Set down the entries below word for word, starting at their very first line and ending with the line that contains "player's knee [bbox 729/236/750/269] <", with both of those lines included.

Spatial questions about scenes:
◆ ◆ ◆ ◆ ◆ ◆ ◆

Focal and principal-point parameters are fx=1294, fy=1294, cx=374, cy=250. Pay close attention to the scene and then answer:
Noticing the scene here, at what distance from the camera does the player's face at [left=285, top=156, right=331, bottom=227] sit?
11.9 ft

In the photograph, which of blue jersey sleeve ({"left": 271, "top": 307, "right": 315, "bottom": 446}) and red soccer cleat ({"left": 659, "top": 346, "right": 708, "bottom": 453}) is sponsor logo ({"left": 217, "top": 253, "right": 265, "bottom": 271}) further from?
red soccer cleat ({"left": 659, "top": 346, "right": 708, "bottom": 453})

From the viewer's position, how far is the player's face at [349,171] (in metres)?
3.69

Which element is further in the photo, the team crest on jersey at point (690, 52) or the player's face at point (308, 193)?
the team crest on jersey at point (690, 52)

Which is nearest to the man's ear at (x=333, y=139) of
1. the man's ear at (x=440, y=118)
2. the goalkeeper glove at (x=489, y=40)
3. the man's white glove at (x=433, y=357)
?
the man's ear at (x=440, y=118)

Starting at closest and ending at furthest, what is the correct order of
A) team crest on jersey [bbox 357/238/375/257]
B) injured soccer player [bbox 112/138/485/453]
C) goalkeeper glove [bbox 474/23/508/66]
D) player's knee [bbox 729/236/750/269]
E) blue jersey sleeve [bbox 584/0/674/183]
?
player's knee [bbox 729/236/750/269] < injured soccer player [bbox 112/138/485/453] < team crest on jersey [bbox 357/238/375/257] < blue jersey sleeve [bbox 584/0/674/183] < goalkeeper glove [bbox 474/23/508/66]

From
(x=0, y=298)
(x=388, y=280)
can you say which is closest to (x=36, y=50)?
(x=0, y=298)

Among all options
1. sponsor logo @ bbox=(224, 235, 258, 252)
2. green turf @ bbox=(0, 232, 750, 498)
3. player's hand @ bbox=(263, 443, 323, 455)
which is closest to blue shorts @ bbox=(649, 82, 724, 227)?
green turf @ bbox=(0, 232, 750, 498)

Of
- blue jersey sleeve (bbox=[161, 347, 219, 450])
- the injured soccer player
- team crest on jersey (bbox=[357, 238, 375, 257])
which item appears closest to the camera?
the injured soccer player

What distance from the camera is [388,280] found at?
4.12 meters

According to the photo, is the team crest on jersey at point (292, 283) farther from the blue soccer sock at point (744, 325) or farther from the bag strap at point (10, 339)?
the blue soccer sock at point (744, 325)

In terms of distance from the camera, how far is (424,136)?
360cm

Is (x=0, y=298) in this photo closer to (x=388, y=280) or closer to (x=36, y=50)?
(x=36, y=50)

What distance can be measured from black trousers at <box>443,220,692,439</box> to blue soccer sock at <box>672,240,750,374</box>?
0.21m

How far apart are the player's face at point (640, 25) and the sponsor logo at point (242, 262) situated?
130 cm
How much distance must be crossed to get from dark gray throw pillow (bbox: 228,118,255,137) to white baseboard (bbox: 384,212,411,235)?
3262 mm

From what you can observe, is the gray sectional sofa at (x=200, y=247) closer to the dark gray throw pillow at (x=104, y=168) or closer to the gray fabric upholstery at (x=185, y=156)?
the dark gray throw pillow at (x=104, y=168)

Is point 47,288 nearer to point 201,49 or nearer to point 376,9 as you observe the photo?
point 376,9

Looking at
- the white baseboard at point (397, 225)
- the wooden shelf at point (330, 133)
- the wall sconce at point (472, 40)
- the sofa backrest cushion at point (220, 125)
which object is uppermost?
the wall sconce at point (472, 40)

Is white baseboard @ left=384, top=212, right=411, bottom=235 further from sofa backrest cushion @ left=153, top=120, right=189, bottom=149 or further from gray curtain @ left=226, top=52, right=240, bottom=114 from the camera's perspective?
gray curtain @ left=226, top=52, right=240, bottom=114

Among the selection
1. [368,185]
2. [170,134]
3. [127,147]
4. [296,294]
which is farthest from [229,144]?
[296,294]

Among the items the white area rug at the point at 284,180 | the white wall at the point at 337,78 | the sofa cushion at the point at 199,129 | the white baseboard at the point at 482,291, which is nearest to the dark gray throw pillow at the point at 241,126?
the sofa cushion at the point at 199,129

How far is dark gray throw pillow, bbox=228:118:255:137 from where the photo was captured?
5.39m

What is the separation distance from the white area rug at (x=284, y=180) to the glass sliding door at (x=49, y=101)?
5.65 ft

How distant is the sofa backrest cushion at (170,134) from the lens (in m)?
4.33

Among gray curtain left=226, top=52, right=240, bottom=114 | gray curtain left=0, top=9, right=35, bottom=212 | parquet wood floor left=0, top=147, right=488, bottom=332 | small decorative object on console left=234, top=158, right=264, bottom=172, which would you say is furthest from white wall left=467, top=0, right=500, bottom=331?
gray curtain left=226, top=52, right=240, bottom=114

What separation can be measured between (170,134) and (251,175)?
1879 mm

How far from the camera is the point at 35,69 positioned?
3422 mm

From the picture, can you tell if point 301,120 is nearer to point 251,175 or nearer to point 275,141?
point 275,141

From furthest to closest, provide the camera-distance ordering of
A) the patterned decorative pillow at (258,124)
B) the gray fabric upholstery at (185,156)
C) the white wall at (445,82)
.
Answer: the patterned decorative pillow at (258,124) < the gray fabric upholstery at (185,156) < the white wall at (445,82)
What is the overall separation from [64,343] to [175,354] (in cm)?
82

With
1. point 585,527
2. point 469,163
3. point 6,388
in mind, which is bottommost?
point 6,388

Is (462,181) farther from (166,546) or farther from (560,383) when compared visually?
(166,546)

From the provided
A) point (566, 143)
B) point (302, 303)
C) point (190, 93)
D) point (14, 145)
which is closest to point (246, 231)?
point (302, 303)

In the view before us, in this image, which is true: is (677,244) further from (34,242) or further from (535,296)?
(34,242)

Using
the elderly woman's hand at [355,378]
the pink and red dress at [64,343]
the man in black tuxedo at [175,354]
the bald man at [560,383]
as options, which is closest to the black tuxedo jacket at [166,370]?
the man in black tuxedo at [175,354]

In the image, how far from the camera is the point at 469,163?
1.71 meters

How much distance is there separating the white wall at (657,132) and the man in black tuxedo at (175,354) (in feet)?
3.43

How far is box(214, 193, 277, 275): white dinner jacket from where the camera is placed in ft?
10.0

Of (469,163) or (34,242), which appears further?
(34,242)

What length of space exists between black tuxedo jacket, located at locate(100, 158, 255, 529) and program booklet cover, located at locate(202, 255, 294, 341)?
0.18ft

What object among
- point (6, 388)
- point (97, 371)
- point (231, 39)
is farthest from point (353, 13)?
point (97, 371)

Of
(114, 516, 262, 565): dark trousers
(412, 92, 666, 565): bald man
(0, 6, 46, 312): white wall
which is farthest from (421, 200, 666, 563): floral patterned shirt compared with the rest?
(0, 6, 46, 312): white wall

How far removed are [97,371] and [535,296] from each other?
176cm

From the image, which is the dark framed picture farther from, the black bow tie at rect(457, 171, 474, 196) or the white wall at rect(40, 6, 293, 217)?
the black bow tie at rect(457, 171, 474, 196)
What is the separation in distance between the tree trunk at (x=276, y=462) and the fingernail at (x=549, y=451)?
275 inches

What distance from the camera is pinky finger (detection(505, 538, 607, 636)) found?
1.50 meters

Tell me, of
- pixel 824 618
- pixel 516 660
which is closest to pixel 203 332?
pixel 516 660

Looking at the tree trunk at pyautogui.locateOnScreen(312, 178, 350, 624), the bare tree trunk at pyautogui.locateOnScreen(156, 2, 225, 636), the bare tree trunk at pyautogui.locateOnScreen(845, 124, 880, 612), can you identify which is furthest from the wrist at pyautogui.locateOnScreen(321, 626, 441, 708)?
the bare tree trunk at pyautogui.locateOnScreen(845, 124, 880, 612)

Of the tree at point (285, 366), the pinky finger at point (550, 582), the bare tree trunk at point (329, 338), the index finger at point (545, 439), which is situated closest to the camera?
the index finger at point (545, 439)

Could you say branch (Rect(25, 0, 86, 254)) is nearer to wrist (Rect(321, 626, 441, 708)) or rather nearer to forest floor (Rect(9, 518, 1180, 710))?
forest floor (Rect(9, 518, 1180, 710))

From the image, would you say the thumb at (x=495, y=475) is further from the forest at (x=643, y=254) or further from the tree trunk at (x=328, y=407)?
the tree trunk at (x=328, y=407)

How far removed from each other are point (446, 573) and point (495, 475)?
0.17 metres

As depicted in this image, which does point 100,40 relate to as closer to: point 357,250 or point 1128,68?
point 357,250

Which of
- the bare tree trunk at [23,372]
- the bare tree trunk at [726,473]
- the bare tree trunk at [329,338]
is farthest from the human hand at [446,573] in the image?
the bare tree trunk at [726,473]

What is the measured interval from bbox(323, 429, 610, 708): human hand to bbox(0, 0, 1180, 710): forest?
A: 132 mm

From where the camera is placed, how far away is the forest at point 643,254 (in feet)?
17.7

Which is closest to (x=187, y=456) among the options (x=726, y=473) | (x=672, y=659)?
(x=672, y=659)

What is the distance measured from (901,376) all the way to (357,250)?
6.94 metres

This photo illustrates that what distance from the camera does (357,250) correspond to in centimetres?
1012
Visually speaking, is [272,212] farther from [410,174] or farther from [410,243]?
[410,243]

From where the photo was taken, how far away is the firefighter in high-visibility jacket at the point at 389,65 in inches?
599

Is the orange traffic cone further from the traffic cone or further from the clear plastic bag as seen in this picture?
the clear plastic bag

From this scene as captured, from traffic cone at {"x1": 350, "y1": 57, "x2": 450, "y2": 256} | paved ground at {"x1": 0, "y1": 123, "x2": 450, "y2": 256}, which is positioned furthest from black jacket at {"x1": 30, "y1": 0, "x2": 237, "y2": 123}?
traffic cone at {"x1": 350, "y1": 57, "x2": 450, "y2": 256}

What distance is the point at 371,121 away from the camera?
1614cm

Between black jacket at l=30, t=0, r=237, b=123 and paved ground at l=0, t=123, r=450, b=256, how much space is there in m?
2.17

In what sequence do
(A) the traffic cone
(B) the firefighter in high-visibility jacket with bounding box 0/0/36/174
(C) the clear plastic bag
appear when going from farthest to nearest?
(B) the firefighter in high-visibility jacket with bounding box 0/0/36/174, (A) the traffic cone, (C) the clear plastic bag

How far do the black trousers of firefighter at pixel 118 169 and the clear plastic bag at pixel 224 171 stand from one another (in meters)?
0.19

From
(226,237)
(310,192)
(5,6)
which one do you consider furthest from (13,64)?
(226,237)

◆ ◆ ◆ ◆ ◆ ◆ ◆

▶ [Response to the task]:
Focal and principal-point parameters are fx=1294, fy=1294, cx=374, cy=250. Pay close attention to the scene and then answer:
Noticing the scene here, at what distance from the camera does the player's face at [left=285, top=156, right=331, bottom=227] sit?
11.9 ft

In the photograph, which of blue jersey sleeve ({"left": 271, "top": 307, "right": 315, "bottom": 446}) and red soccer cleat ({"left": 659, "top": 346, "right": 708, "bottom": 453}) is sponsor logo ({"left": 217, "top": 253, "right": 265, "bottom": 271}) further from?
red soccer cleat ({"left": 659, "top": 346, "right": 708, "bottom": 453})

From the viewer's position, how far is the player's face at [349,171] (in metres)?
3.69

Which element is further in the photo, the team crest on jersey at point (690, 52) or the player's face at point (308, 193)?
the team crest on jersey at point (690, 52)

Which is nearest to the man's ear at (x=333, y=139) of
1. the man's ear at (x=440, y=118)
2. the goalkeeper glove at (x=489, y=40)
3. the man's white glove at (x=433, y=357)
?
the man's ear at (x=440, y=118)

Starting at closest and ending at furthest, what is the correct order of
A) team crest on jersey [bbox 357/238/375/257]
B) injured soccer player [bbox 112/138/485/453]
C) goalkeeper glove [bbox 474/23/508/66]
D) player's knee [bbox 729/236/750/269]
E) blue jersey sleeve [bbox 584/0/674/183]
?
player's knee [bbox 729/236/750/269] < injured soccer player [bbox 112/138/485/453] < team crest on jersey [bbox 357/238/375/257] < blue jersey sleeve [bbox 584/0/674/183] < goalkeeper glove [bbox 474/23/508/66]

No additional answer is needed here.